July 4th was once a time of incalculable joy in Fairview!
Baby boomers regularly immersed in the priceless memories that defined their coming of age in the Borough of Fairview will doubtless count July 4th as a premium recall that as much as any time of the year exemplified the town’s community spirit. The fireworks that were staged on the Little League Field either on the evening of July 3rd or during the nocturnal invasion of July 4th proper by fire department personnel brought together athletes, Scouts, grammar and high school students, service organization officers and members, church activists, and even those who for most of the year were cloistered and reluctant to engage in social activities. The July 4th fireworks for many was the crowning event after daytime activities on the field that including pillow and relay races, games and complimentary refreshments such as hot dogs, pretzels and soft drinks.. Winners received trophies and framed acknowledgements from Borough officials or service organization leaders. While fireworks are still engineered in the area, the time is long gone when residents can look forward to July 4th as a day of frantic activity from 10 A.M. till 10 P.M. Like those of us who counted the days till the Yuletide airing of “The Wizard of Oz” on CBS, many Fairview youngsters focused their expectations on our nation’s birthday, from the moment they received their report cards, pondering the competition among their friends, and the cherry on top of the sundae, the raucous, booming pyrotechnic display that lit up Fairview’s sky and dared anyone living on 6th, 7th or 8th streets to turn in early.
The grass spaces around the field of course, were overflowing with locals, a bevy of people armed with lawn chairs, some waving sparklers and a few with a mischievous bent discussing their plans to set off “cherry bombs” on the way home from the event.

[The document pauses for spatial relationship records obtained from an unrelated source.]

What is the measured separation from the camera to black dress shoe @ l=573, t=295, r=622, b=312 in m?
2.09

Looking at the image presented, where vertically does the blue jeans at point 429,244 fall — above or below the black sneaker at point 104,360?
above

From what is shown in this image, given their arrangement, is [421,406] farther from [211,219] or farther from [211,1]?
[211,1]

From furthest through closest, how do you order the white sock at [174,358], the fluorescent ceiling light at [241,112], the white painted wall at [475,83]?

Everybody knew everybody else in those days, and even the ocean of humanity that permeated every nook and cranny of the tract of land brought into Borough domain by legendary Republican Mayor Louis Battaglia in the 1950’s, didn’t diminish the ability of the locals to say hello or greet almost everyone who crossed their paths, on the way to the refreshment stand, up and down the access hill aside Our Lady of Grace, in and around Pop’s Park, the little kids’ playground overlooking the main theater or the descending path from the basketball courts. Of course the immediate locals -those who hailed from 6th, 7th, Kamena and Walker Streets- faithfully attended, and prevalent families like the Montefortes, Blasos, Foglios, Andreazzas, Rutches, Mesiscas, Ballerinis, Picinics, Booths, Mirandas, Lauras, Andrettas, Sartors, Weises were on hand, seemingly ubiquitous no matter where you walked in this gloriously congested hamlet. But the aforementioned names represent only a microcosm of the population who descended on the grounds, and through year-long face-to-face involvement at a time when social media was non-existent Fairview, by way of community and civil organizations, sports and shopping locally was truly one big family.
At the height of the boomer era -and no small coincidence- the wildly popular film version of the Broadway musical “1776”- released in late 1972, debuting at Radio City Music Hall, and for Fairviewites attuned to “philately” the mid-70s was a time to lay down some coin at the box-sized post office next to the Greek Church on Anderson Avenue for all the celebratory issues commemorating our bicentennial.
Yes, the 4th of July is what you make it, and even today those with an adventurous spirit can re-live some scene–specific joys, but the camaraderie we experienced in the 60s and 70s was a singular phenomenon. Ah, the memories, and so many tears.